ABOUT THIS EXERCISE: Go through the listing below. Copy each line that has the string "camera".

RECORDS TO USE:
+ + + +
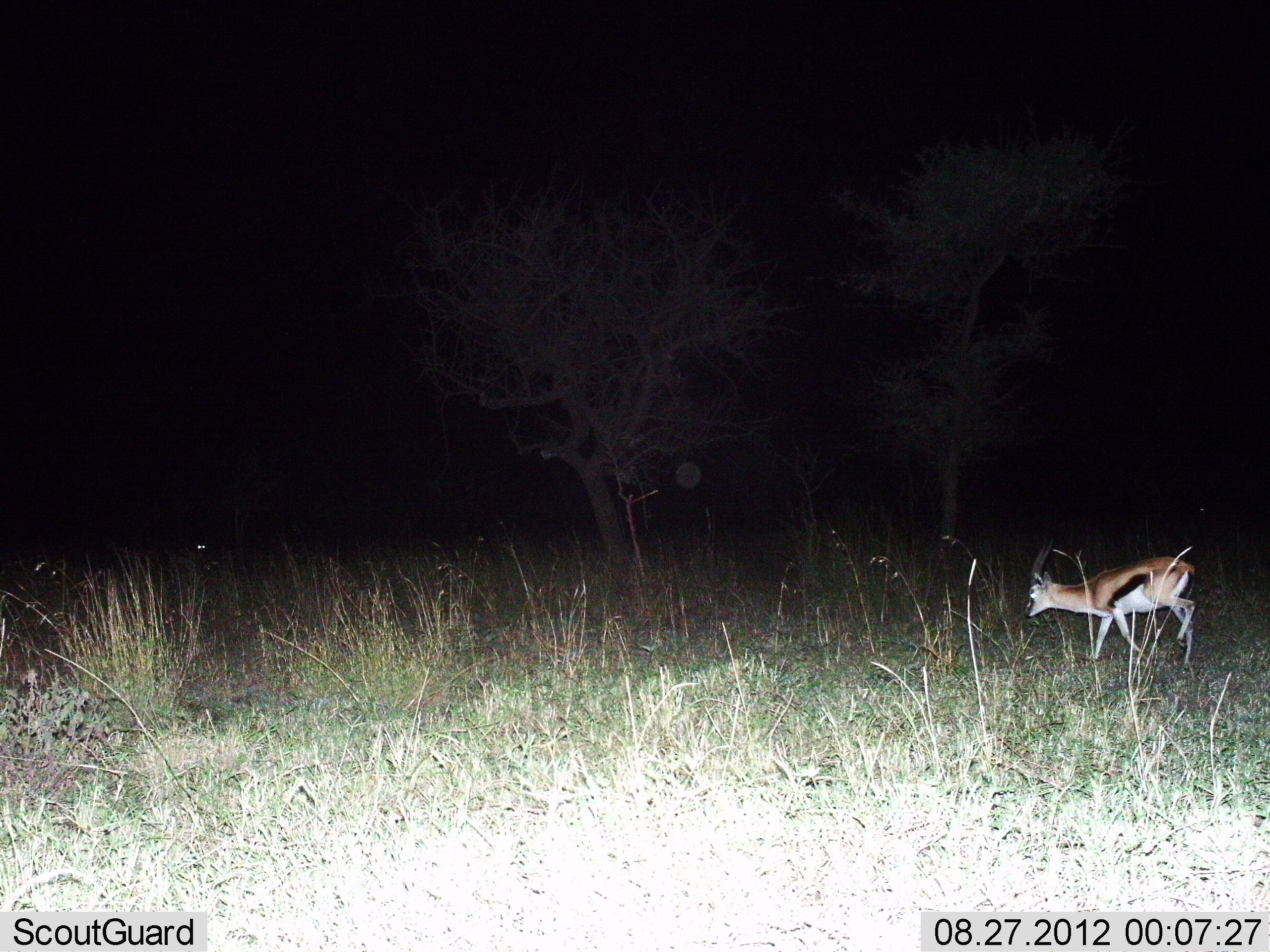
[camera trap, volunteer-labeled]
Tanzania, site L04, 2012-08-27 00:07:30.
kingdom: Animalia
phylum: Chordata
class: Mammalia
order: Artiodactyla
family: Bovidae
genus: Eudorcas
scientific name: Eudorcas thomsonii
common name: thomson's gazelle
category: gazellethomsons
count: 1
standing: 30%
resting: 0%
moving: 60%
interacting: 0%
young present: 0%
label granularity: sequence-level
+ + + +
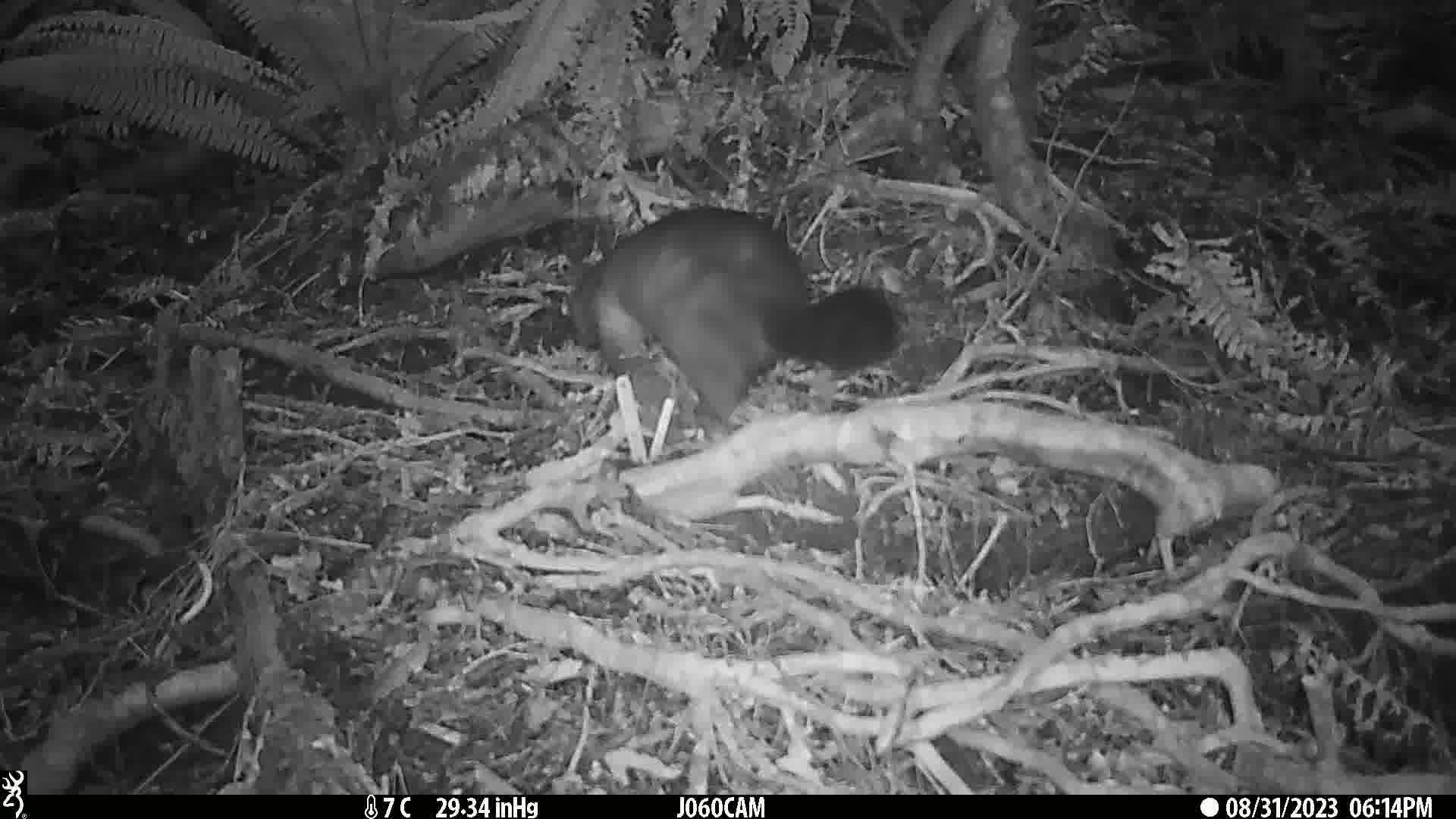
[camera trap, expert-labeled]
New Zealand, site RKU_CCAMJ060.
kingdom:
+ + + +
YOUR RESPONSE:
[camera trap, volunteer-labeled]
[camera trap, expert-labeled]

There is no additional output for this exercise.